Support Questions

Find answers, ask questions, and share your expertise

Multiple Flume Agents to fetch data from MQ messaging broker

avatar

How would I go about configuring multiple flume agents to fetch data from an MQ messaging broker? So that they don't duplicate messages back to their sink.

1 ACCEPTED SOLUTION

avatar
Super Collaborator

Well, based on what we know so far, i'd say 2 flume agents with the file or jdbc channel should work for you.

There will be no overlap in data because is controlled by MQ itself, so it not a matter of flume.

From flume processing side we ensure that no data loss happens by using file or jdbc channel.

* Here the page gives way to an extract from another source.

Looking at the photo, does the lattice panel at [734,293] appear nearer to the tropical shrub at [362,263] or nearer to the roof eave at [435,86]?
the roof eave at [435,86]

View solution in original post

5 REPLIES 5

avatar
Super Collaborator

Can you explain a bit the issue with MQ? Im not an expert in WebSphere, but seems MQ is supposed to deliver each event only once. So, there should be no duplicates by design. Is it correct?

avatar

Hi @Michael M - good question. I think my understanding of the MQ Queue was incorrect - where I thought if data is read, the data still exists on the queue when in fact that data is gone. The flume agent is set to use the memory channel and not the file channel, so if the agent crashes, what has been ingested from the source is lost. This may be the wrong approach because if the agent reads off the queue, that data off of the queue is no longer available for consumption. So if the agent crashes (and is using Memory Channel), that data is lost right? Multiple flume agents reading from the same queue won't step on each other because of this, right?

avatar
Master Guru

Basically JMS standard never delivers an acknowledged message twice. So yes each message goes to one flume agent. There is no replication in it and you need to make sure that agent doesn't have outages ( raided discs, file channel, ... )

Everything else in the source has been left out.